James Davidson, by the way, went on to live for many decades after his staph infection, thanks to a thorough debriding and Ogston’s liberal use of the spray, the spray, the antiseptic spray. But Staphylococcus aureus remained an exceptionally dangerous infection until another Scottish scientist, Alexander Fleming, discovered penicillin by accident. One Monday morning in 1928, Fleming noticed that one of his cultures of Staphylococcus aureus had been contaminated by a fungus, penicillium, which seemed to have killed all the staph bacteria. He remarked aloud, “That’s funny.”

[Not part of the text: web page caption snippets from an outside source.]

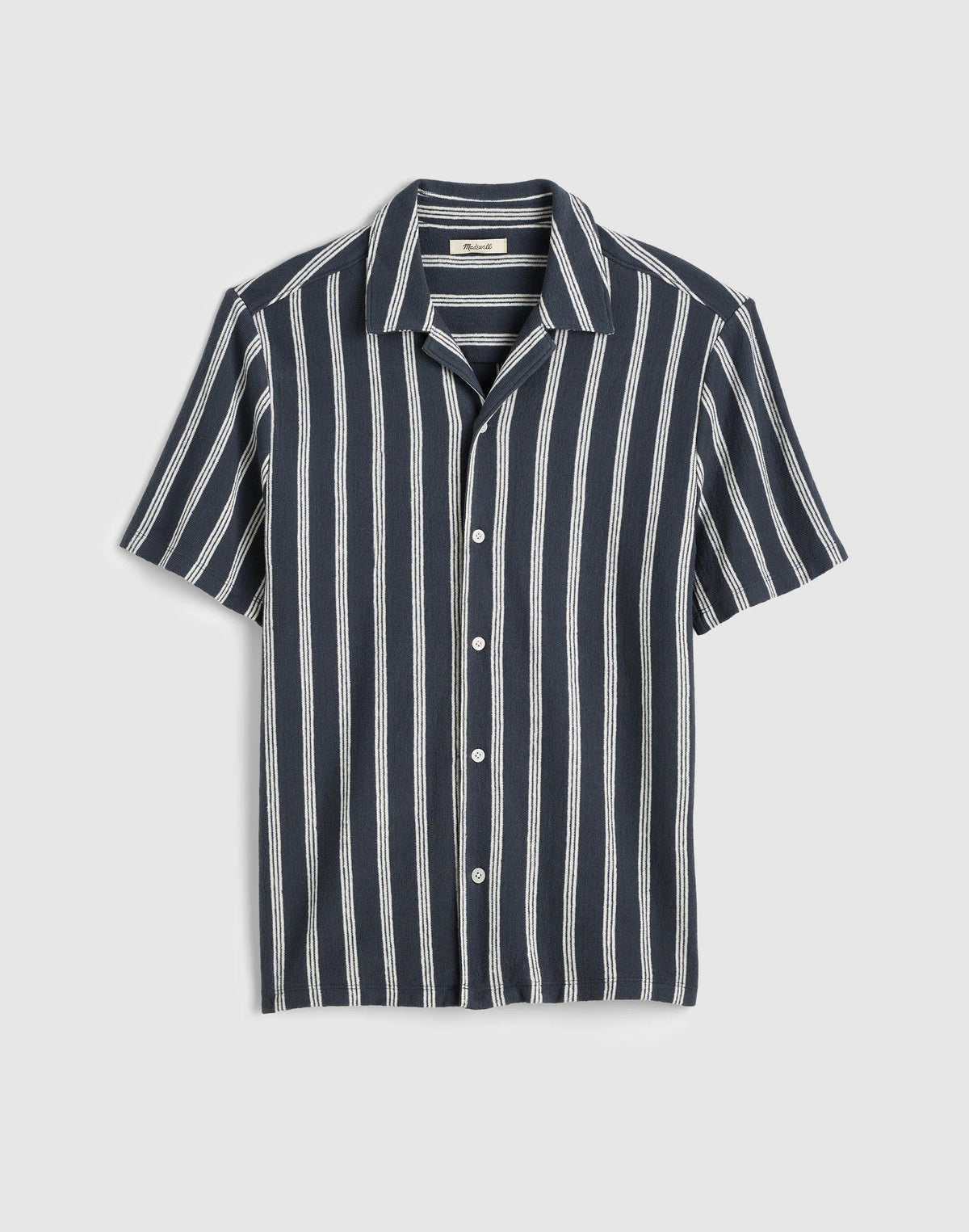 The Camp Shirt in Seaport Terry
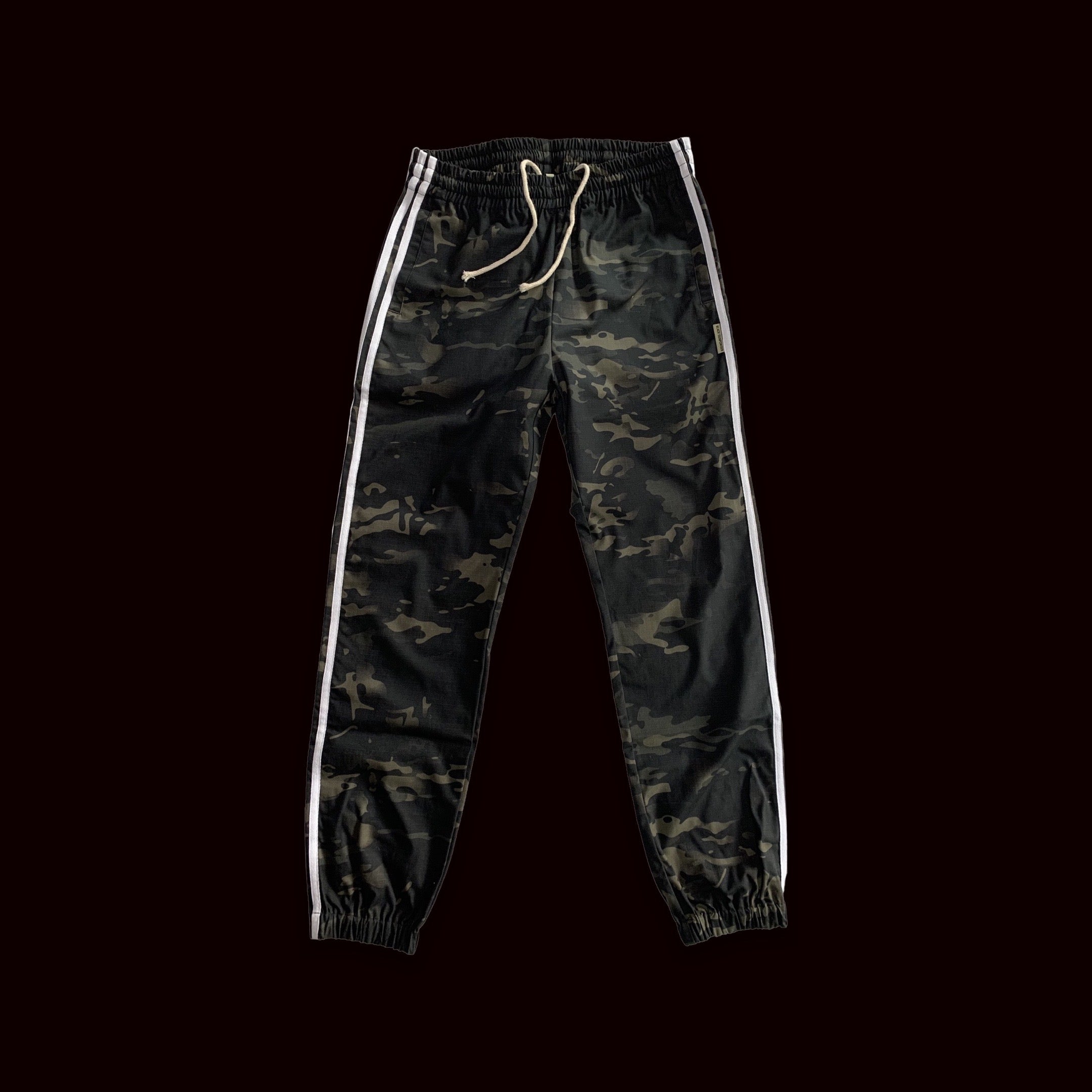 Gopnik - Squatting Slav Black Multicam Track Suit (Pants Only)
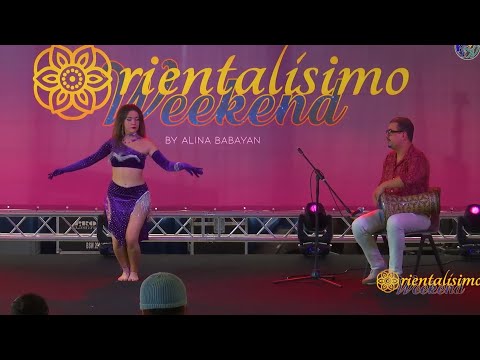 Belly Dance Tabla Solo / Arina Bakhtiiarova & Yassir Jamal [Exclusive Music Video] 2025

Fleming used what he called his “mold juice” to treat a couple of patients, including curing his assistant’s sinus infection, but mass production of the antibiotic substance secreted by penicillium proved quite challenging.

It wasn’t until the late 1930s that a group of scientists at Oxford began testing their penicillin stocks, first on mice, and then, in 1941, on a human subject, a policeman named Albert Alexander. After being cut by shrapnel during a German bombing raid, Alexander was dying of bacterial infections—in his case, both Staphylococcus aureus and Streptococcus. The penicillin caused a dramatic improvement in Alexander’s condition, but the researchers didn’t have enough of the drug to save him. The infections returned, and Alexander died in April of 1941. His seven-year-old daughter Sheila ended up in a local orphanage.

Scientists sought out more productive strains of the mold, and eventually the bacteriologist Mary Hunt found one on a cantaloupe in a Peoria, Illinois, grocery store. That strain became even more productive after being exposed to X-rays and ultraviolet radiation. Essentially all penicillin in the world descends from the mold on that one cantaloupe in Peoria.*

Even as penicillin stocks increased—from 21 billion units in 1943 to 6.8 trillion units in 1945—there was growing awareness that the bacteria killed by penicillin were evolving resistance to it, especially Staphylococcus aureus. A 1946 Saturday Evening Post article worried that antibiotic use would “unwittingly aid and speed up the subtle evolution forces which arrange for the survival of the fittest microbes.” So it was to be. By 1950, 40 percent of Staphylococcus aureus samples in hospitals were resistant to penicillin; by 1960, 80 percent. Today, only around 2 percent of Staphylococcus aureus infections are sensitive to penicillin.

This all happened so, so quickly. Sixty-four years elapsed between Alexander Ogston’s discovery of Staphylococcus and the mass production of penicillin, and sixty-four years elapsed between the mass production of penicillin and my 2007 bout with orbital cellulitis. In the end, my infection did not respond to penicillin, or to the next two lines of antibiotics, but did fortunately respond to the fourth. Antibiotic resistance is not a problem for the future—this year, some fifty thousand people in the U.S. will die of Staphylococcus aureus infections.

How recent is penicillin? That police officer’s daughter, who ended up in the orphanage, is still alive as of this writing. Sheila Alexander married an American soldier and moved to California. She’s a painter. One of her recent paintings depicts a block of homes in an English village. Ivy grows up along the wall of one home, creeping over rough stone.